Limitations & Future Work

  • The method relies on an empirical "Image Attention Stage" (Layers 20–27 for LLaVA-1.5-7B). It is unclear if this generalizes across all architectures (e.g., Qwen2-VL) without re-calibration.
  • Inference Overhead: VEED requires an extra masking forward pass, and the classification stage involves regeneration, leading to higher latency than pure decoding baselines.
  • Reliance on WordNet for similarity limits the system's performance on fine-grained or open-vocabulary objects.
  • vs SVAR: SVAR relies on attention volume; this work proves intensity is indistinguishable for hallucinations and that semantic consistency (LLCC) is a superior signal.
  • vs PAI: PAI amplifies visual attention indiscriminately.
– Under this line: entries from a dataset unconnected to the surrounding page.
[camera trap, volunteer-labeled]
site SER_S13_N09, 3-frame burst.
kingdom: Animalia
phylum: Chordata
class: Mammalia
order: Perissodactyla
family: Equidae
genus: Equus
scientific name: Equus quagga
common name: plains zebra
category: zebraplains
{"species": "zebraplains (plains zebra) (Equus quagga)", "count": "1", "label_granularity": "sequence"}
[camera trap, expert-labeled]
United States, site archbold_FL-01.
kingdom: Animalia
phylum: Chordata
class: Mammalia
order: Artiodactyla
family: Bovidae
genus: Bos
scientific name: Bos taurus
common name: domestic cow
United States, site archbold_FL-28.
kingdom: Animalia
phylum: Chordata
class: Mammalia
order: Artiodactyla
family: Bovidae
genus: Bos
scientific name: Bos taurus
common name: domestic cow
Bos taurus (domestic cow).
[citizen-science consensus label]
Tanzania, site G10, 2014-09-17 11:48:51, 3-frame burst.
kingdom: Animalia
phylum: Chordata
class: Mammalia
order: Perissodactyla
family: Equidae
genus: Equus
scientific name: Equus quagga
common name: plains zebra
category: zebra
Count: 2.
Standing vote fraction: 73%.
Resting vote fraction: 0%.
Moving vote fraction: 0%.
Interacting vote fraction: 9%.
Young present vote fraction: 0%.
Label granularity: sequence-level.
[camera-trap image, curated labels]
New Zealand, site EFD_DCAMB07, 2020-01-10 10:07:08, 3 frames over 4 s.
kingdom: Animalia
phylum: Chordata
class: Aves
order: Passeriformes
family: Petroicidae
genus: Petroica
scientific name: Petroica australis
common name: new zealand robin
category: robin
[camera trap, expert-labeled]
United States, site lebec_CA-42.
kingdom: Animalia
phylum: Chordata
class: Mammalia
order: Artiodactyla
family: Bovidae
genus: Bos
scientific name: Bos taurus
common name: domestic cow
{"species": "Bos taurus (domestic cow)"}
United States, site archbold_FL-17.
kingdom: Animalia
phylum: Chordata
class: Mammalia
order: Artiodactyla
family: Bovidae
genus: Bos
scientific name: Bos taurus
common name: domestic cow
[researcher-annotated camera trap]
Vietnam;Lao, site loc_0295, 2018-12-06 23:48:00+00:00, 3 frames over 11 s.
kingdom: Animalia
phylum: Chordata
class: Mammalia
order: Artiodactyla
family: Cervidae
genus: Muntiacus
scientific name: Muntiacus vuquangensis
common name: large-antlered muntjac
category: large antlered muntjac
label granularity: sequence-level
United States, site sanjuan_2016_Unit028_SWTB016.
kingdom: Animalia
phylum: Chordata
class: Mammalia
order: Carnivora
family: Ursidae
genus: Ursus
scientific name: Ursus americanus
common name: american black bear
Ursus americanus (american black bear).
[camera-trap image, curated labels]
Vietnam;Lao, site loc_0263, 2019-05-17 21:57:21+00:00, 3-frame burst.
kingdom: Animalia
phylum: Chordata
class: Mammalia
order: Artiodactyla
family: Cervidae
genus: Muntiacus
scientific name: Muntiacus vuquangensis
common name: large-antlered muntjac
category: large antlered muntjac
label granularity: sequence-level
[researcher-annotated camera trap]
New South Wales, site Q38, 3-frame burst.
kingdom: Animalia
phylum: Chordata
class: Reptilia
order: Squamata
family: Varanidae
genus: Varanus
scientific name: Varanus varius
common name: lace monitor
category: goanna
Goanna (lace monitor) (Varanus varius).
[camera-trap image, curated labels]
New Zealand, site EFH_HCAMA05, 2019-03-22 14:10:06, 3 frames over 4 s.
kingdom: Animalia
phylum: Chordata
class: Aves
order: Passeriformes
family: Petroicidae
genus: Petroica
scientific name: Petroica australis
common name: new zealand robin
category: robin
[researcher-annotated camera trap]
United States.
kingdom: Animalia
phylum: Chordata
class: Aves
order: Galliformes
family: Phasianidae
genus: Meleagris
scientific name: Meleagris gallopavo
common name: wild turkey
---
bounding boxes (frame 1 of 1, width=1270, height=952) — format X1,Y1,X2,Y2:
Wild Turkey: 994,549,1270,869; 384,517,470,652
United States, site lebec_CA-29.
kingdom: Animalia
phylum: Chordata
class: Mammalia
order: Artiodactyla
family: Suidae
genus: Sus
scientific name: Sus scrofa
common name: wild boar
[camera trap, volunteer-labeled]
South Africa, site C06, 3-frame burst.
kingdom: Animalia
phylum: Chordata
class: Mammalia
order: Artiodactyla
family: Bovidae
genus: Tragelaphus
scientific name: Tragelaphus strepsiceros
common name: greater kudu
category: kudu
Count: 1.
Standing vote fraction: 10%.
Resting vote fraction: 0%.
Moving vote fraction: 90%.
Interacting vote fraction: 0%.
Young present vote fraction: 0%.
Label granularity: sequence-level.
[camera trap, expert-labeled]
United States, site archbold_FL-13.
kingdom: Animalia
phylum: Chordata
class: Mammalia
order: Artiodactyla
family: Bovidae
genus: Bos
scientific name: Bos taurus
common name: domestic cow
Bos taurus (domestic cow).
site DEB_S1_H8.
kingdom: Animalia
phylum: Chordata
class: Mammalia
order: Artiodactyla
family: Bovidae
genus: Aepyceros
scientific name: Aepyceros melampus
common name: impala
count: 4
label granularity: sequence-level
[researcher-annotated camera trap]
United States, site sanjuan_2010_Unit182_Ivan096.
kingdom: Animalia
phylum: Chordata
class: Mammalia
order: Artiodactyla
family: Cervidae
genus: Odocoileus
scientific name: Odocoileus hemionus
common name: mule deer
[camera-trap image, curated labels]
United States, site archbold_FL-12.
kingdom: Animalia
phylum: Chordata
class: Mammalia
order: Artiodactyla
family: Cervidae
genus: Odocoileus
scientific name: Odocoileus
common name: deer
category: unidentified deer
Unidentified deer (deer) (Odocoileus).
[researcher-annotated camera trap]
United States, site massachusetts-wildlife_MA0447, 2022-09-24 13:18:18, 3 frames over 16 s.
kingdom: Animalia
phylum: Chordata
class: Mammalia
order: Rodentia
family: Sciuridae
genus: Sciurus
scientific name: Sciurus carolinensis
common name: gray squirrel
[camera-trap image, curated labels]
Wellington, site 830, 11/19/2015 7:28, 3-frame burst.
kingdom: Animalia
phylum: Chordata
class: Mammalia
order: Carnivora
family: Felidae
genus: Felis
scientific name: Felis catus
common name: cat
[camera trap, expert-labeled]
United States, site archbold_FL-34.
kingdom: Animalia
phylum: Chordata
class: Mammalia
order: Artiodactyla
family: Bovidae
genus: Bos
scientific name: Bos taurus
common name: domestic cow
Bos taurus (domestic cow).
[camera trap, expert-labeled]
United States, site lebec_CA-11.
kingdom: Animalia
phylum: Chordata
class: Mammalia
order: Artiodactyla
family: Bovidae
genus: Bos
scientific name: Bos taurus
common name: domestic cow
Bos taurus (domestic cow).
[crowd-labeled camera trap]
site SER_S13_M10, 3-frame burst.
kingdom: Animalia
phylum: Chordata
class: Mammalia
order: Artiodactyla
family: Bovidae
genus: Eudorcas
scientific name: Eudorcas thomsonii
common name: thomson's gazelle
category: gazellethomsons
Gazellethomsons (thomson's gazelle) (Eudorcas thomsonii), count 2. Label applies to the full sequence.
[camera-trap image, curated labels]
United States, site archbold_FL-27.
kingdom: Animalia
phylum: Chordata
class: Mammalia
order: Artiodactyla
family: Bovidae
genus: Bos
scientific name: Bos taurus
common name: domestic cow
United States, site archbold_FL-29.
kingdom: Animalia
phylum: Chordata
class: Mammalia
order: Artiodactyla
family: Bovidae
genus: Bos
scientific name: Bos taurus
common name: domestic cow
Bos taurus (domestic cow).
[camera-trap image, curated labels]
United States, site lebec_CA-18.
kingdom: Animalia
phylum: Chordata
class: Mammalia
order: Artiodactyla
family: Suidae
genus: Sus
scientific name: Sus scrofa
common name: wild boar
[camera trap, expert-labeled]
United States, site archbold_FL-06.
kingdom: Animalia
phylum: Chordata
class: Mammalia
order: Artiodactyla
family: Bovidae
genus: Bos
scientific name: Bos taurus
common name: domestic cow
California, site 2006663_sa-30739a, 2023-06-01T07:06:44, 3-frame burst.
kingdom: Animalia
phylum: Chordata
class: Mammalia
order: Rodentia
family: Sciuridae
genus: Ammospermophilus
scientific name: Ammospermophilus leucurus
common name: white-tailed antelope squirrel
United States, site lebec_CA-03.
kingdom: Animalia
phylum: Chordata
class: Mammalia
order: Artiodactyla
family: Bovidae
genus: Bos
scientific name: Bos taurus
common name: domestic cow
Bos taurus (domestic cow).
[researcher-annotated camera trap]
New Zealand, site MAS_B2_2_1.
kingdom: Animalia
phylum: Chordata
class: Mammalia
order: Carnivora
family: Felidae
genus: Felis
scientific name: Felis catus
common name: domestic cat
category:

This work argues that "more attention" is a surface-level fix and outperforms PAI by treating prior-driven and uncertainty-driven hallucinations differently.
  • vs VCD / OPERA: Unlike these "one-size-fits-all" mitigations, this work identifies the cause first, allowing it to preserve coverage while reducing hallucinations.

Rating

  • Novelty: ⭐⭐⭐⭐⭐ "Same attention, different truths" discovery + bifurcated diagnosis is highly original.
  • Experimental Thoroughness: ⭐⭐⭐⭐ Strong results across models, though hyperparameter sensitivity is largely relegated to the appendix.
  • Writing Quality: ⭐⭐⭐⭐⭐ Extremely clear narrative—falsifying old explanations followed by providing new mechanisms.
  • Value: ⭐⭐⭐⭐ Plug-and-play and training-free, though inference cost and stage-heuristics are practical hurdles.